• _Input records_:

----

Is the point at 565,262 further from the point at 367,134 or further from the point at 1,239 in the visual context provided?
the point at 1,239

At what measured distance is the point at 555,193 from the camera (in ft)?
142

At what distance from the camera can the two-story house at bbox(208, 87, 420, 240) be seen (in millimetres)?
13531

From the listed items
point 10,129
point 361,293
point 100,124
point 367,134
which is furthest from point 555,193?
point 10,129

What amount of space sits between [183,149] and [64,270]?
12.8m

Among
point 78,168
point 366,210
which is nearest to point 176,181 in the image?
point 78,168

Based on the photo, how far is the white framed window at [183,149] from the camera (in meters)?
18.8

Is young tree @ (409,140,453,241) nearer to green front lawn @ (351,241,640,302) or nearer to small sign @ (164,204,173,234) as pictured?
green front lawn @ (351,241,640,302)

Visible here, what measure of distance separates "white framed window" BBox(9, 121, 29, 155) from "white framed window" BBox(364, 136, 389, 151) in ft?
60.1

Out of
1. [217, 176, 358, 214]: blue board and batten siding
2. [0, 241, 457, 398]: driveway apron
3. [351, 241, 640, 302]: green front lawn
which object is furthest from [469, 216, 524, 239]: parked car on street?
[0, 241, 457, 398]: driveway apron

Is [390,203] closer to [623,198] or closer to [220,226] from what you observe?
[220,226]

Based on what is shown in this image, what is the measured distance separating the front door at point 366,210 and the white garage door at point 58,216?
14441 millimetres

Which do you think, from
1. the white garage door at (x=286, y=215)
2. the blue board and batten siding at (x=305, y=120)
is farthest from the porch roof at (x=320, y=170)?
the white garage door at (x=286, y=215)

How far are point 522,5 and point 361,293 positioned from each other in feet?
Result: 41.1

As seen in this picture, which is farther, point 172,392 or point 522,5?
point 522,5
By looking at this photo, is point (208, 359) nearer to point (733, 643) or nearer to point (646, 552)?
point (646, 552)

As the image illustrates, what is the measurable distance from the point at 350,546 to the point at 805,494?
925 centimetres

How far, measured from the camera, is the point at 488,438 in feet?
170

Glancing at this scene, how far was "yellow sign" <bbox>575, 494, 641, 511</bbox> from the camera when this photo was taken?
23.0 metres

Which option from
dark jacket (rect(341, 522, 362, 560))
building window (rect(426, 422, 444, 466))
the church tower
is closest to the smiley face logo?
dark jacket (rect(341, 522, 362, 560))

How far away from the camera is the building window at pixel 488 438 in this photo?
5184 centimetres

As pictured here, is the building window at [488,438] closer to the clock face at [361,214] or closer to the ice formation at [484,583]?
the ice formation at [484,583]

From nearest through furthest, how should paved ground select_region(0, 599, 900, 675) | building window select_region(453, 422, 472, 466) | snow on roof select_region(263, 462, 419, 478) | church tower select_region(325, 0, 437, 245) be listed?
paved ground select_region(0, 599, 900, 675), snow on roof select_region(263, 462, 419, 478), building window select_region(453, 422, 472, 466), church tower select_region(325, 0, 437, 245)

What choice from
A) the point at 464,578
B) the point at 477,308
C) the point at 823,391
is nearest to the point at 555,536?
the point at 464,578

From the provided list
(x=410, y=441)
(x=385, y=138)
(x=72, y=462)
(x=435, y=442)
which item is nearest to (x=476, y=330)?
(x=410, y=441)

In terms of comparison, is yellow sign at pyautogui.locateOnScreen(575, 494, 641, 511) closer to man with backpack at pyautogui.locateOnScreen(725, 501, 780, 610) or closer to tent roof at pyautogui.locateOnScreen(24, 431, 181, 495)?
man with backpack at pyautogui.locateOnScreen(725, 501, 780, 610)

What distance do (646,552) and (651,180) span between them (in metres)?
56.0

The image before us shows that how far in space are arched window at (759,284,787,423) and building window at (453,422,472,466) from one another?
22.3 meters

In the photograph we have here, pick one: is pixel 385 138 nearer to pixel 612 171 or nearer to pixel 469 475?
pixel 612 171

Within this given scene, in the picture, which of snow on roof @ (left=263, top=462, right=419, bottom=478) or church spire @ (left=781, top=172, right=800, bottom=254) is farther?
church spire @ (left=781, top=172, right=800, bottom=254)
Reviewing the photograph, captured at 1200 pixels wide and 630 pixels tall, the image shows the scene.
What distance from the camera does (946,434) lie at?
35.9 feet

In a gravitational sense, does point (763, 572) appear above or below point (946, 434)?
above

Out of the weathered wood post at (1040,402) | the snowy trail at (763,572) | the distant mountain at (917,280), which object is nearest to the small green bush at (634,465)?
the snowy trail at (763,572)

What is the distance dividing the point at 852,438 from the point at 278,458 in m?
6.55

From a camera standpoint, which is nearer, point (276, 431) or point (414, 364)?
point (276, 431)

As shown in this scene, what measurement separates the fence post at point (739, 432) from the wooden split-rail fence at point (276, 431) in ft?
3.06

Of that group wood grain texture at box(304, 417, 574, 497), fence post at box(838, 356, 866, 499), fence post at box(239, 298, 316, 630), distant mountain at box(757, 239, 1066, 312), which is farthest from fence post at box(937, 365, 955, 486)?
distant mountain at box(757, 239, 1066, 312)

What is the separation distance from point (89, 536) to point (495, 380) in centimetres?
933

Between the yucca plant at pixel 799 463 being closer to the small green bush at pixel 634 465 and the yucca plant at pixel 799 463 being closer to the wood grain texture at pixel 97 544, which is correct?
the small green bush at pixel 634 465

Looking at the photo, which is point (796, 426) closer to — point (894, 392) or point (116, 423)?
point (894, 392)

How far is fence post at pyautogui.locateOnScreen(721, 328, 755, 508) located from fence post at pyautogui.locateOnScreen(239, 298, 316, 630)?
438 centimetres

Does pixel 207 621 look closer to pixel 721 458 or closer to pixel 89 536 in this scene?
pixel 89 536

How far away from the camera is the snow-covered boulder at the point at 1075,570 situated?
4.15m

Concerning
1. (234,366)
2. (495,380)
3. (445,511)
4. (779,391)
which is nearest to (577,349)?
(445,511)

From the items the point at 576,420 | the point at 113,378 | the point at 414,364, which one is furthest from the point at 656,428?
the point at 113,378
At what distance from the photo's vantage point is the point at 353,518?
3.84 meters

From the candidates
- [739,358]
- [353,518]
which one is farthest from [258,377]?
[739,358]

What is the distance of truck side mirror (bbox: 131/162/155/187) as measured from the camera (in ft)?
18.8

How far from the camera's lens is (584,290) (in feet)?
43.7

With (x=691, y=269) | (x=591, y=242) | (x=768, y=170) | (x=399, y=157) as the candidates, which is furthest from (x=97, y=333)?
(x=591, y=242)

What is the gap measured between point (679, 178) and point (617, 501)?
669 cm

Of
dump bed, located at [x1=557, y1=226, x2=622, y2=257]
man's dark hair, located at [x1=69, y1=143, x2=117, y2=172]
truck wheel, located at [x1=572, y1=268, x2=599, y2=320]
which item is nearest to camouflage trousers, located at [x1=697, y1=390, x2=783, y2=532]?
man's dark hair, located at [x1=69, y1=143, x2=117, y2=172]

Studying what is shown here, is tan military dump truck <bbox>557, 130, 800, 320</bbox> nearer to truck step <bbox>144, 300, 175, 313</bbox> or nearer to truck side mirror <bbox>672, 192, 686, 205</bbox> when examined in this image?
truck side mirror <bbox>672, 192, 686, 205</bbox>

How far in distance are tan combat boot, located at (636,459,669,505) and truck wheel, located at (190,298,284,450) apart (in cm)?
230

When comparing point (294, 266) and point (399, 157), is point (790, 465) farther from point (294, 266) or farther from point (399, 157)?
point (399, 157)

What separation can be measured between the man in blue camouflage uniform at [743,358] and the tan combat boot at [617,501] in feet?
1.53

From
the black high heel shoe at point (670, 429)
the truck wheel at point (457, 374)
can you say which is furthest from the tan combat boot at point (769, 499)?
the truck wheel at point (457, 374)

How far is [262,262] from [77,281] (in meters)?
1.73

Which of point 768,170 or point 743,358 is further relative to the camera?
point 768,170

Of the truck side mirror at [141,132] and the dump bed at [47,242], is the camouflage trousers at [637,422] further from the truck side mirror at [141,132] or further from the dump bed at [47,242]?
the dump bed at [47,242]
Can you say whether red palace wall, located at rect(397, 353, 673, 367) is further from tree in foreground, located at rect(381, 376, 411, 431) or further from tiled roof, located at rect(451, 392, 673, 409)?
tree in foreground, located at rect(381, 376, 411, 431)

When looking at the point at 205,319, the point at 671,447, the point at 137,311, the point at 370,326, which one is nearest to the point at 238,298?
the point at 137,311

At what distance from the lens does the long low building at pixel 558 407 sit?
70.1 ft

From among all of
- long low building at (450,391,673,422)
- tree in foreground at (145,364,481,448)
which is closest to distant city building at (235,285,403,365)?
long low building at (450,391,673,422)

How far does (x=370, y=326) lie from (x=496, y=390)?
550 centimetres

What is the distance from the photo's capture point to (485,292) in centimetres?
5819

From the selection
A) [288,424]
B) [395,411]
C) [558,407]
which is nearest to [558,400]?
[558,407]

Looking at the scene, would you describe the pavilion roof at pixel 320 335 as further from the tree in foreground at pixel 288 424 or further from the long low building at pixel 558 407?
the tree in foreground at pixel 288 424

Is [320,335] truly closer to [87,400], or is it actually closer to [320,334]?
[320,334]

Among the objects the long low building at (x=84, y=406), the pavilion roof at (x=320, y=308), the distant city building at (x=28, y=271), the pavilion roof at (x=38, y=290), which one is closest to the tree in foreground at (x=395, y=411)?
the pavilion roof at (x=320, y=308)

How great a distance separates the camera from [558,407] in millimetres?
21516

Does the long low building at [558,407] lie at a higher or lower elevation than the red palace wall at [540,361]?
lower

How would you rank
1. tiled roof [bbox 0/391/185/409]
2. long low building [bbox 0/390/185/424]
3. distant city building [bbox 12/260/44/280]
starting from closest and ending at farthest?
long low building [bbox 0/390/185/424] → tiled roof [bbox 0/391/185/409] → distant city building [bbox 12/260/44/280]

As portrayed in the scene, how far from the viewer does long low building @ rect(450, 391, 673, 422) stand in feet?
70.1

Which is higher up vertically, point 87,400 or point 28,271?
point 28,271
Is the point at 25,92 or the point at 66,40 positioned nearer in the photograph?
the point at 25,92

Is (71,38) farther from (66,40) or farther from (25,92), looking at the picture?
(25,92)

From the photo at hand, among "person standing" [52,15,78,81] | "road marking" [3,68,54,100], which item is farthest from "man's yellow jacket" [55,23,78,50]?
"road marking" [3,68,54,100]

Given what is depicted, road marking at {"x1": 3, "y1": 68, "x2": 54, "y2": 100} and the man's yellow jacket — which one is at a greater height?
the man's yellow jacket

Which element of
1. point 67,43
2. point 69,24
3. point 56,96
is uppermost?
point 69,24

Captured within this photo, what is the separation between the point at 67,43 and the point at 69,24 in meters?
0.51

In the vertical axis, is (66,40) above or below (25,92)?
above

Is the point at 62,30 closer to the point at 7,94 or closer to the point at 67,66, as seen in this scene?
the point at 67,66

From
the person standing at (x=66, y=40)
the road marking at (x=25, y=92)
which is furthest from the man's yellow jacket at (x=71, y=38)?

----

• _Challenge_: Lay out the rows from the line with "Out of the weathered" up to and including the line with "438 centimetres" as a two-column CSV with the headers row_text and answer. Give one line for each row, put its text and its answer each in a single quoted field, and replace any line breaks with spaces.

• _Written solution_:
row_text,answer
"Out of the weathered wood post at (1040,402) | the snowy trail at (763,572) | the distant mountain at (917,280), which object is nearest to the small green bush at (634,465)?","the snowy trail at (763,572)"
"What is the distance dividing the point at 852,438 from the point at 278,458 in m?","6.55"
"From a camera standpoint, which is nearer, point (276, 431) or point (414, 364)?","point (276, 431)"
"As shown in this scene, what measurement separates the fence post at point (739, 432) from the wooden split-rail fence at point (276, 431) in ft?","3.06"
"Of that group wood grain texture at box(304, 417, 574, 497), fence post at box(838, 356, 866, 499), fence post at box(239, 298, 316, 630), distant mountain at box(757, 239, 1066, 312), which is farthest from fence post at box(937, 365, 955, 486)?","distant mountain at box(757, 239, 1066, 312)"
"What is the separation distance from point (89, 536) to point (495, 380) in centimetres?","933"
"Between the yucca plant at pixel 799 463 being closer to the small green bush at pixel 634 465 and the yucca plant at pixel 799 463 being closer to the wood grain texture at pixel 97 544, which is correct?","the small green bush at pixel 634 465"
"Looking at the photo, which is point (796, 426) closer to — point (894, 392) or point (116, 423)?","point (894, 392)"
"How far is fence post at pyautogui.locateOnScreen(721, 328, 755, 508) located from fence post at pyautogui.locateOnScreen(239, 298, 316, 630)?","438 centimetres"